EXERCISE PASSAGE:
Now in the DSM-5 we also have mention of the prevalence for each disorder. So what prevalence refers to is the frequency of occurrence of a disorder and you can think about prevalence in different ways; there’s different types of prevalence. We can talk about the lifetime prevalence and that refers to the frequency of occurrence over the course of a lifetime. Or we can talk about the point prevalence, and that refers to the frequency of occurrence over a certain period of time like a year. This distinction between lifetime prevalence and point prevalence can be seen in something like an eating disorder like bulimia nervosa or anorexia nervosa. And so if we have a woman who’s 40 years old, her risk of developing an eating disorder is very low and the reason for that is that eating disorders, while they do affect women much more than men, they affect women who are in their teens and twenties much more than women at other ages. And so what that means is the prevalence, the point prevalence is going to be different for a woman who’s twenty years old compared to a woman who’s 40 years old. Now in the DSM-5 the prevalence that’s given is usually a 12-month prevalence, so this refers to the percentage of the population with that diagnosis over a one-year period; so what percent of the population has this diagnosis during a year.

Now it’s important remember that the prevalence here in this case, this 12-month prevalence, refers to how widespread the illness is, not the risk of contracting it. So what I mean by that is if you look at a particular disorder and you see it has a 12-month prevalence of 10% what that indicates is that 10% of the population has that diagnosis over the course a year, but that doesn’t mean that you have a 10% risk of contracting that disorder.

YOUR TASK: Set down word for word everything in the passage on prevalence from "Now it’s important" down to "contracting that disorder.".

RECORDS SUPPLIED:
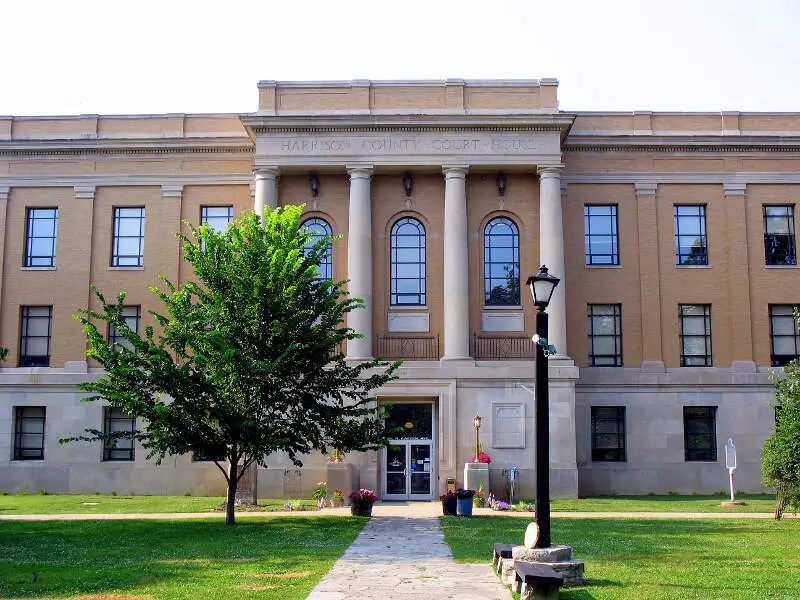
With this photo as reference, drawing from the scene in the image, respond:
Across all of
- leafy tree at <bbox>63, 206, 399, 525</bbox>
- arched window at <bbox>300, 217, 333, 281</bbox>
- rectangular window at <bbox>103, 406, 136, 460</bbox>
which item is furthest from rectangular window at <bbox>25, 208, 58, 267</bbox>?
leafy tree at <bbox>63, 206, 399, 525</bbox>

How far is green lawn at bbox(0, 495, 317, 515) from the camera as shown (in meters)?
27.8

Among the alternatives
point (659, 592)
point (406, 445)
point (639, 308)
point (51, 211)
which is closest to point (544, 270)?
point (659, 592)

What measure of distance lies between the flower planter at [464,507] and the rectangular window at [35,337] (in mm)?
18886

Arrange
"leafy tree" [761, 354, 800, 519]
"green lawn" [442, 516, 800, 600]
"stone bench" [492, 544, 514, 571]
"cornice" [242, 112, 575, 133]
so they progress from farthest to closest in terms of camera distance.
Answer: "cornice" [242, 112, 575, 133]
"leafy tree" [761, 354, 800, 519]
"stone bench" [492, 544, 514, 571]
"green lawn" [442, 516, 800, 600]

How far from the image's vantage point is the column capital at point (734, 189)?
36.7 m

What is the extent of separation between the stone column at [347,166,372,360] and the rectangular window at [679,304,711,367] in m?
12.6

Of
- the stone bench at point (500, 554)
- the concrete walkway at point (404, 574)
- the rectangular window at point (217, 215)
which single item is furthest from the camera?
the rectangular window at point (217, 215)

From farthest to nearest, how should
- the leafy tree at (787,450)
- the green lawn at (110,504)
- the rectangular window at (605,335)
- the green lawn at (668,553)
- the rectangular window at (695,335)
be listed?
the rectangular window at (695,335) < the rectangular window at (605,335) < the green lawn at (110,504) < the leafy tree at (787,450) < the green lawn at (668,553)

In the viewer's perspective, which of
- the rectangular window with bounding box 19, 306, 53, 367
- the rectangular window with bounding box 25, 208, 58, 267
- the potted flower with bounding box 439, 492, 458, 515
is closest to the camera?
the potted flower with bounding box 439, 492, 458, 515

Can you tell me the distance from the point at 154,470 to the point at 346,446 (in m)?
13.3

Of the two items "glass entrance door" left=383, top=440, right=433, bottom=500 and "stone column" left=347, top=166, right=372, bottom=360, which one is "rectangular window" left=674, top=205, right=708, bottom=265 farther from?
"glass entrance door" left=383, top=440, right=433, bottom=500

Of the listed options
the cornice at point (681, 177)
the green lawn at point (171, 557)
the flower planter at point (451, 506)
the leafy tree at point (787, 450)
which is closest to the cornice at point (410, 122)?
the cornice at point (681, 177)

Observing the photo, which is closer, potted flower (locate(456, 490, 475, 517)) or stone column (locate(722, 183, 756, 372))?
potted flower (locate(456, 490, 475, 517))

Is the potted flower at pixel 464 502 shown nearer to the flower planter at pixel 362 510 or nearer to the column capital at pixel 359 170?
the flower planter at pixel 362 510
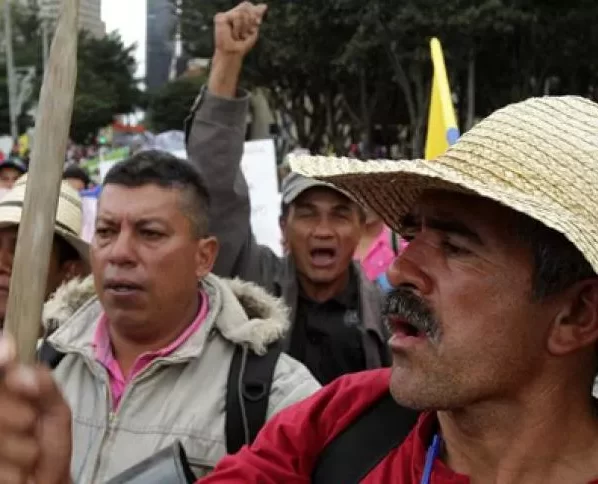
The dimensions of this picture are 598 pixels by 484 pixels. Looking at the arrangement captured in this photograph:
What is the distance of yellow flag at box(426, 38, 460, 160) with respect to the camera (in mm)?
4781

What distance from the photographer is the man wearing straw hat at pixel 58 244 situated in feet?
11.4

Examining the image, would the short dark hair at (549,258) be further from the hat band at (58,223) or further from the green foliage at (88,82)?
the green foliage at (88,82)

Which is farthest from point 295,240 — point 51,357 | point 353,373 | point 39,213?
point 39,213

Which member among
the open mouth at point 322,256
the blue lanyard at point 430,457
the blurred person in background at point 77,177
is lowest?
the blurred person in background at point 77,177

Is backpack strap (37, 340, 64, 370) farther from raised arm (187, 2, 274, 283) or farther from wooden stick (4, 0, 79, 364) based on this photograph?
wooden stick (4, 0, 79, 364)

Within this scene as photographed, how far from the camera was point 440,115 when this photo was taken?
17.0 ft

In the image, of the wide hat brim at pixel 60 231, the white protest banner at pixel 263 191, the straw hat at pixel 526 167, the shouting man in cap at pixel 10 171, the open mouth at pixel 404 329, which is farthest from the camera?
the white protest banner at pixel 263 191

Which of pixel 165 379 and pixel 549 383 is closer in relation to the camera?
pixel 549 383

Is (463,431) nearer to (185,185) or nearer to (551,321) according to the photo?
(551,321)

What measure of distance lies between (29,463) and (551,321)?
106 cm

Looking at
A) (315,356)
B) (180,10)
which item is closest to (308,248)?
(315,356)

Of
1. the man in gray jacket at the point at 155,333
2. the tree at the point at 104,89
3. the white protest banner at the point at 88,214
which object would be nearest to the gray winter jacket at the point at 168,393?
the man in gray jacket at the point at 155,333

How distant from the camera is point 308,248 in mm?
3967

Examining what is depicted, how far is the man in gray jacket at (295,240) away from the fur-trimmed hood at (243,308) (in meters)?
0.47
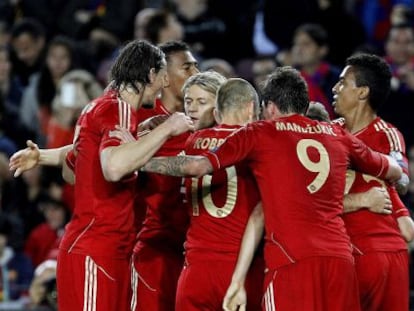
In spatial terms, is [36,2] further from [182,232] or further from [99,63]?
[182,232]

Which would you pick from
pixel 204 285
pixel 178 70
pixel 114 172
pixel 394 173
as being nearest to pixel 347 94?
pixel 394 173

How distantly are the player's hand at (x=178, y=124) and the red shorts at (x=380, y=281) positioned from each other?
161cm

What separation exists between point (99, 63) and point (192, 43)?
3.61ft

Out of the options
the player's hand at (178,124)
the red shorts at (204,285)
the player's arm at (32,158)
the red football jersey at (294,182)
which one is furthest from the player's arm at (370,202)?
the player's arm at (32,158)

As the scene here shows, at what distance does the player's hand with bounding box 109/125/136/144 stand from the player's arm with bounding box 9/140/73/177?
1.03 m

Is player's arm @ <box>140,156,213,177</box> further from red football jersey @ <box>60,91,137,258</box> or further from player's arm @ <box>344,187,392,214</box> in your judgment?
player's arm @ <box>344,187,392,214</box>

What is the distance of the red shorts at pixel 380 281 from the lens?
29.5ft

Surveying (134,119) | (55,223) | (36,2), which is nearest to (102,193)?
(134,119)

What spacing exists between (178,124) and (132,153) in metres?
0.36

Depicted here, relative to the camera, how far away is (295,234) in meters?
8.39

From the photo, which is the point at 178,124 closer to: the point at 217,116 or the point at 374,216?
the point at 217,116

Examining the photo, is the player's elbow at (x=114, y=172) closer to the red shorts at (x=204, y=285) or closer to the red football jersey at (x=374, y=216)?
the red shorts at (x=204, y=285)

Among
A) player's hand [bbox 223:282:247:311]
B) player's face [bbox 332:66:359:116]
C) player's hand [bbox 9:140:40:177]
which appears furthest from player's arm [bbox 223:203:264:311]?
player's hand [bbox 9:140:40:177]

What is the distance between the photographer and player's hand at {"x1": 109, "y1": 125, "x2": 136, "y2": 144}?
27.3ft
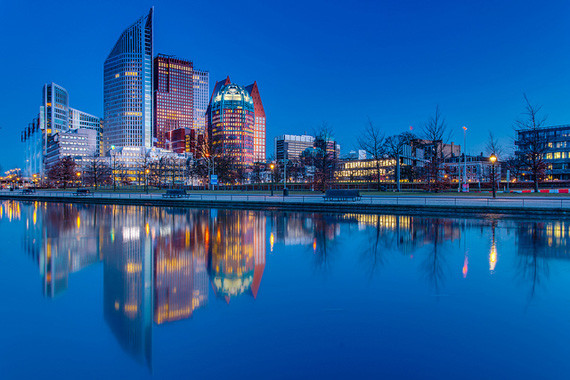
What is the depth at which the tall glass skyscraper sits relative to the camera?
193m

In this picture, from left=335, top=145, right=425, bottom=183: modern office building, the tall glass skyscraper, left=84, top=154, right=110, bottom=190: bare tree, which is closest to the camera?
left=84, top=154, right=110, bottom=190: bare tree

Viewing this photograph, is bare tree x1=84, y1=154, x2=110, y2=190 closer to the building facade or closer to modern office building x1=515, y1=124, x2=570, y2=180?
the building facade

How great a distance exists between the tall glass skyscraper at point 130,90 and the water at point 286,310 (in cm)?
19980

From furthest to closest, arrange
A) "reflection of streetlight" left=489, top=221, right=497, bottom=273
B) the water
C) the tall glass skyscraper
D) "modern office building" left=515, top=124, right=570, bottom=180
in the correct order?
the tall glass skyscraper
"modern office building" left=515, top=124, right=570, bottom=180
"reflection of streetlight" left=489, top=221, right=497, bottom=273
the water

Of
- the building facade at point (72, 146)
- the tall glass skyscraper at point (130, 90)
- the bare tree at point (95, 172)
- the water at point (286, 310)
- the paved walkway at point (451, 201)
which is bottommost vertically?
the water at point (286, 310)

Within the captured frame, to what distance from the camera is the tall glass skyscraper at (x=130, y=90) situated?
192625mm

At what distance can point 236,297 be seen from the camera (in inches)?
288

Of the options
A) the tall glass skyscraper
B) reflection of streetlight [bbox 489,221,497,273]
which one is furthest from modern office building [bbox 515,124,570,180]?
the tall glass skyscraper

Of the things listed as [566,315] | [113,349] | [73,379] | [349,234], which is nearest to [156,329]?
[113,349]

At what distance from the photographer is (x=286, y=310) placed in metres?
6.54

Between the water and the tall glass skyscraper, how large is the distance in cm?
19980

RESULT:
Now it’s important remember that the prevalence here in this case, this 12-month prevalence, refers to how widespread the illness is, not the risk of contracting it. So what I mean by that is if you look at a particular disorder and you see it has a 12-month prevalence of 10% what that indicates is that 10% of the population has that diagnosis over the course a year, but that doesn’t mean that you have a 10% risk of contracting that disorder.